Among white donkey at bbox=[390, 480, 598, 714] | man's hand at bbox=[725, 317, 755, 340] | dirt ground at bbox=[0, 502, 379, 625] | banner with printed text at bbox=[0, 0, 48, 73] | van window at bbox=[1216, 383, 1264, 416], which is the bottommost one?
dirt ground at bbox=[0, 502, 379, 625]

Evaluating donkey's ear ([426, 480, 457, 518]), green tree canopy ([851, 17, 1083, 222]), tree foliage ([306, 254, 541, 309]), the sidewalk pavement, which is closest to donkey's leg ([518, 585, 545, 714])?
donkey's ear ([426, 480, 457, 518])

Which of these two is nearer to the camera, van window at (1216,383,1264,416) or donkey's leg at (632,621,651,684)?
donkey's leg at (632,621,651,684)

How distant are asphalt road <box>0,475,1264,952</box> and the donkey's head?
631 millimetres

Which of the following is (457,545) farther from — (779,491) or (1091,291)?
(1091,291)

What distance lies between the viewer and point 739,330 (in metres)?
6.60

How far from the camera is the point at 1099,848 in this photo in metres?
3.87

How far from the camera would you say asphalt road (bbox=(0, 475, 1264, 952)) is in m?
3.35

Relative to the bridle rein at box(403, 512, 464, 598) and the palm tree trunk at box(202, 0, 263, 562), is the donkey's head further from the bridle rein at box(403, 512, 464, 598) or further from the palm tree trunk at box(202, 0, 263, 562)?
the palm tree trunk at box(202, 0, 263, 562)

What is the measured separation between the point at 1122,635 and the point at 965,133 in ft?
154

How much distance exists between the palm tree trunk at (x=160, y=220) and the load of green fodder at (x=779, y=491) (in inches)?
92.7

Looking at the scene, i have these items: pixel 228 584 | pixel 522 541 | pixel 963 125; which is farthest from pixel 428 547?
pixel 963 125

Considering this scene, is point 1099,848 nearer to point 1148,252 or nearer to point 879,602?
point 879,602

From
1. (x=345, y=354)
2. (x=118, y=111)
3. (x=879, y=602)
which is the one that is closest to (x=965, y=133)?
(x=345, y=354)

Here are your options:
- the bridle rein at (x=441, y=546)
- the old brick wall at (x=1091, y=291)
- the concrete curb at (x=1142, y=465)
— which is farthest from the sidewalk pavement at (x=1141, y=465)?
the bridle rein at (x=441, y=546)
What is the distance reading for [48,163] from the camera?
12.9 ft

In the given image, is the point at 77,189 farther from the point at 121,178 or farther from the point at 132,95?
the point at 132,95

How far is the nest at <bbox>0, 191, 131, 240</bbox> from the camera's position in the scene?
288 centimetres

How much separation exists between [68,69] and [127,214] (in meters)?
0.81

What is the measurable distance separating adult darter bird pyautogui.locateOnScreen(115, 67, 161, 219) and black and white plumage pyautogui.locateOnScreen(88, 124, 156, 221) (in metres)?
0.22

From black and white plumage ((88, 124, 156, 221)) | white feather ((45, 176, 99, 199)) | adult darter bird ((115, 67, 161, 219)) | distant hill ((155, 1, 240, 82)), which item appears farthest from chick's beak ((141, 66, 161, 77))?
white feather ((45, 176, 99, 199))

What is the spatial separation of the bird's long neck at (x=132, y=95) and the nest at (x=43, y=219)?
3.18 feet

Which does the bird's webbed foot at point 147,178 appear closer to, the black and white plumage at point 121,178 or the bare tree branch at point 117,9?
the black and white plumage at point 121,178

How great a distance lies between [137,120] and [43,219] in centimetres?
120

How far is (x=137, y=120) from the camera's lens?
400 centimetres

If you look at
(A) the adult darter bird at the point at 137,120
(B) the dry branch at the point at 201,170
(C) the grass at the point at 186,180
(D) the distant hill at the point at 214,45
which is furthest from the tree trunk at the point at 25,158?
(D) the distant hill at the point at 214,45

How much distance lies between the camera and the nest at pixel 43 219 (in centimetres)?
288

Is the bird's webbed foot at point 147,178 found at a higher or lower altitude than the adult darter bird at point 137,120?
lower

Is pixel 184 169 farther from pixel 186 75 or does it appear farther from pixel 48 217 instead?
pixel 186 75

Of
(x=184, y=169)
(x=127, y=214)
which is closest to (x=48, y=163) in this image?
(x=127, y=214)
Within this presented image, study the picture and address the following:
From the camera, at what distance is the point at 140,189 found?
#####
* WHAT THE TASK REQUIRES
From the records above, extract every line exactly as it stands.

* OUTPUT BELOW
Among white donkey at bbox=[390, 480, 598, 714] | man's hand at bbox=[725, 317, 755, 340] | dirt ground at bbox=[0, 502, 379, 625] | banner with printed text at bbox=[0, 0, 48, 73] | van window at bbox=[1216, 383, 1264, 416], which is the bottommost one?
dirt ground at bbox=[0, 502, 379, 625]

Evaluating donkey's ear ([426, 480, 457, 518]), green tree canopy ([851, 17, 1083, 222]), tree foliage ([306, 254, 541, 309]), the sidewalk pavement, which is closest to donkey's leg ([518, 585, 545, 714])?
donkey's ear ([426, 480, 457, 518])

Which of these two is nearer to the camera, van window at (1216,383,1264,416) or donkey's leg at (632,621,651,684)?
donkey's leg at (632,621,651,684)

How distant are asphalt road <box>0,475,1264,952</box> and the donkey's head?
631 millimetres

Which of the following is (457,545) farther from — (779,491) or (1091,291)?
(1091,291)

What distance lies between the viewer and point 739,330 (in metres)?
6.60

How far from the camera is the point at 1099,848 in this photo in metres?
3.87

How far from the camera would you say asphalt road (bbox=(0, 475, 1264, 952)) is in m?
3.35

Relative to the bridle rein at box(403, 512, 464, 598) and the palm tree trunk at box(202, 0, 263, 562), is the donkey's head further from the bridle rein at box(403, 512, 464, 598) or further from the palm tree trunk at box(202, 0, 263, 562)?
the palm tree trunk at box(202, 0, 263, 562)

What is the measured separation between the point at 1122,635 and the point at 965,133 in ft?
154

How much distance exists between the palm tree trunk at (x=160, y=220) and the load of green fodder at (x=779, y=491) (in inches)?
92.7

Looking at the scene, i have these items: pixel 228 584 | pixel 522 541 | pixel 963 125; which is farthest from pixel 428 547?
pixel 963 125

Considering this scene, is point 1099,848 nearer to point 1148,252 or nearer to point 879,602?
point 879,602

From
1. (x=345, y=354)
2. (x=118, y=111)
3. (x=879, y=602)
which is the one that is closest to (x=965, y=133)?
(x=345, y=354)

Here are your options:
- the bridle rein at (x=441, y=546)
- the old brick wall at (x=1091, y=291)
- the concrete curb at (x=1142, y=465)
— which is farthest from the sidewalk pavement at (x=1141, y=465)?
the bridle rein at (x=441, y=546)
What is the distance reading for [48,163] from the camera?
12.9 ft

In the given image, is the point at 77,189 farther from the point at 121,178 or farther from the point at 132,95?
the point at 132,95

How far is the nest at <bbox>0, 191, 131, 240</bbox> from the camera's position in the scene?
288 centimetres

How much separation exists between [68,69] and [127,214] (in meters)?
0.81

What is the measurable distance separating adult darter bird pyautogui.locateOnScreen(115, 67, 161, 219) and black and white plumage pyautogui.locateOnScreen(88, 124, 156, 221) (in metres)?
0.22

From black and white plumage ((88, 124, 156, 221)) | white feather ((45, 176, 99, 199)) | adult darter bird ((115, 67, 161, 219)) | distant hill ((155, 1, 240, 82)), which item appears farthest from chick's beak ((141, 66, 161, 77))?
white feather ((45, 176, 99, 199))

What is the spatial separation of the bird's long neck at (x=132, y=95) and the nest at (x=43, y=219)?
3.18 feet

Which does the bird's webbed foot at point 147,178 appear closer to, the black and white plumage at point 121,178 or the bare tree branch at point 117,9?
the black and white plumage at point 121,178

How great a distance lies between [137,120] and [43,219] in centimetres?
120

How far is (x=137, y=120) from the camera's lens?
400 centimetres

If you look at
(A) the adult darter bird at the point at 137,120
(B) the dry branch at the point at 201,170
(C) the grass at the point at 186,180
(D) the distant hill at the point at 214,45
which is furthest from the tree trunk at the point at 25,158?
(D) the distant hill at the point at 214,45

How much distance lies between the camera and the nest at pixel 43 219 (in centimetres)?
288

Is the bird's webbed foot at point 147,178 found at a higher or lower altitude than the adult darter bird at point 137,120?
lower

Is pixel 184 169 farther from pixel 186 75 or does it appear farther from pixel 48 217 instead?
pixel 186 75

Of
(x=184, y=169)
(x=127, y=214)
which is closest to (x=48, y=163) in this image?
(x=127, y=214)
Within this presented image, study the picture and address the following:
From the camera, at what distance is the point at 140,189 found?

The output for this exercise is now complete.